The information required by Items 401(b), (d), (e) and Item 404(a) of Regulation S-K promulgated under the Securities Act of 1933, as amended (the “Securities Act”), with respect to Mr. Rowan was previously disclosed in the Company’s definitive proxy statement on Schedule 14A filed with the Securities and Exchange Commission (the “SEC”) on August 20, 2020 (the “Proxy Statement”). There are no arrangements or understandings between Mr. Rowan and any other person pursuant to which he was selected as Chief Executive Officer of the Company.
In addition, at the same meeting Messrs. Black, Rowan and Harris, on behalf of the Class C Stockholder of the Company, voted to increase the size of the Board to eleven (11) directors, and appointed Pamela Joyner, Siddhartha Mukherjee, Scott Kleinman and James Zelter (collectively, the “newly appointed directors”) to fill the resulting vacancies, each effective March 1, 2021.
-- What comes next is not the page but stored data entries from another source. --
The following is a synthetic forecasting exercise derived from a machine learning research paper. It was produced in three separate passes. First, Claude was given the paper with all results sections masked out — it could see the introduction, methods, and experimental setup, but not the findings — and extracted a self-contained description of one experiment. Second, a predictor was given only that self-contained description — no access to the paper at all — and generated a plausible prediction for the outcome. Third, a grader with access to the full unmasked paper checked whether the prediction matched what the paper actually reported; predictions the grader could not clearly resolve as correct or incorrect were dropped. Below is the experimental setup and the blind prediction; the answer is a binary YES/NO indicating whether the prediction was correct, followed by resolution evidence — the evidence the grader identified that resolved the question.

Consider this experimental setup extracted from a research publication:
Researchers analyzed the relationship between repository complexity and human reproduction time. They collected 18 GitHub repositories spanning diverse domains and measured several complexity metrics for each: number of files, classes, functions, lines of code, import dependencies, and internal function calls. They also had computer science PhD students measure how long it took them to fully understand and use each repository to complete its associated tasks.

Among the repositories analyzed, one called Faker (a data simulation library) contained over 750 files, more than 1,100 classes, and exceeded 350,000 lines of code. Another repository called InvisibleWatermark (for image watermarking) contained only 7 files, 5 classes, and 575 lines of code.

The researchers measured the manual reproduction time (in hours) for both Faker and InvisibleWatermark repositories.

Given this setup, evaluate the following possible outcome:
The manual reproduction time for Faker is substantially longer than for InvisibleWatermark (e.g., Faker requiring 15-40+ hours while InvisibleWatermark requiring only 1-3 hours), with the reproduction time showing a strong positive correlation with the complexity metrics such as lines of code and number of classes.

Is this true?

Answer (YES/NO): NO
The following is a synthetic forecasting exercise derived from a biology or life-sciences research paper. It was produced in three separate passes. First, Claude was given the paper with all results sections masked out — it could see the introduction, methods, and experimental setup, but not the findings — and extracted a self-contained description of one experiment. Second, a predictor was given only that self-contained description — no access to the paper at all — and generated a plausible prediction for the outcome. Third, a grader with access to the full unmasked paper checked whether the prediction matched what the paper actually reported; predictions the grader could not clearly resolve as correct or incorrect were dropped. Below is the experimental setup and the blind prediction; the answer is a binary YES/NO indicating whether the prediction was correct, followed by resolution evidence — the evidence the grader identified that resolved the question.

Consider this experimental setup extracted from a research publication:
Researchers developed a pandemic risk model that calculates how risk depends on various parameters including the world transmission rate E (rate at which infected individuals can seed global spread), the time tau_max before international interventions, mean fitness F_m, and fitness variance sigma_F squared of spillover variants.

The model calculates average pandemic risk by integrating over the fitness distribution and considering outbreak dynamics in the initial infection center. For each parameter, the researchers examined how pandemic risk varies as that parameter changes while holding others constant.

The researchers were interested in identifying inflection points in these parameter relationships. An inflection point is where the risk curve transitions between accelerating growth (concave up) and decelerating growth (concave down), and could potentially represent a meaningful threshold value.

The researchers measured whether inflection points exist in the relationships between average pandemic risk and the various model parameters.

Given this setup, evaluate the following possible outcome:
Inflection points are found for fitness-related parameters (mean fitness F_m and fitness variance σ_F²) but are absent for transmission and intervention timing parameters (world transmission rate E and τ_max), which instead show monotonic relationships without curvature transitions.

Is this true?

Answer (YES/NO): NO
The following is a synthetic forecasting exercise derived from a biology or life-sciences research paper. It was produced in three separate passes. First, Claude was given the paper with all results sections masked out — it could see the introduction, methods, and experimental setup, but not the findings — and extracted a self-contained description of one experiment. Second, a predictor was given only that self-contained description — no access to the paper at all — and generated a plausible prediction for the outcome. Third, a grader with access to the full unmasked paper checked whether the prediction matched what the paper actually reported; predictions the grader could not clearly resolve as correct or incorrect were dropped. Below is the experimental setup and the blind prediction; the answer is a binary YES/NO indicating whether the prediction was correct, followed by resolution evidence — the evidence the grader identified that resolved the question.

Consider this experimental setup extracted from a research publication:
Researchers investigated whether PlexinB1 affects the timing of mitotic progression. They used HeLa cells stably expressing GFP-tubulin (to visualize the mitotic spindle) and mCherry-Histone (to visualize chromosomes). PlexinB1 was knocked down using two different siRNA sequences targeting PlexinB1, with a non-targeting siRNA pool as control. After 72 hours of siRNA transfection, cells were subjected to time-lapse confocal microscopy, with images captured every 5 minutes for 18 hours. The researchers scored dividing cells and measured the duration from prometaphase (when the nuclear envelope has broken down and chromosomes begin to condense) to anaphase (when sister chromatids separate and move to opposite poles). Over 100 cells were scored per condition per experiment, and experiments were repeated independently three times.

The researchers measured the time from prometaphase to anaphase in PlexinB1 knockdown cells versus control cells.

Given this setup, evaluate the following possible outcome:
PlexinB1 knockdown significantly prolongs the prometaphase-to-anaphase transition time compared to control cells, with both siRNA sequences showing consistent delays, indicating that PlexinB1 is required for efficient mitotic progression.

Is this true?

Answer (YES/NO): YES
It is anticipated that Ms. Joyner and Mr. Mukherjee will each enter into a standard indemnification agreements with the Company, as more fully described under “Item 13. Certain Relationships and Related Transactions, and Director Independence - Indemnification of Directors, Officers and Others” of the Company’s Annual Report on Form 10-K for the fiscal year ended December 31, 2019, filed with the SEC on February 21, 2020 (the “Annual Report”). Furthermore, it is anticipated that Ms. Joyner and Mr. Mukherjee will enter into the Company’s standard form of Independent Director Engagement Letter with the Company, effective upon each of their appointments to the Board. The standard form of Independent Director Engagement Letter was previously filed as an exhibit to the Annual Report. Pursuant to each Independent Director Engagement Letter, Ms. Joyner and Mr. Mukherjee will be eligible to receive director compensation, as more fully described under “Director Compensation” in the Company’s Proxy Statement.
There are no arrangements or understandings between any of the newly appointed directors and any other persons pursuant to which he or she was selected as a director of the Company.
The information required by Item 404(a) of Regulation S-K promulgated under the Securities Act (“Item 404(a)”) with respect to Messrs. Kleinman and Zelter was previously disclosed in the Proxy Statement. The information required by Item 404(a) with respect to Ms. Joyner and Mr. Mukherjee is not yet determined.
The Board has not yet determined on which board committees, if any, each of the newly appointed directors will serve.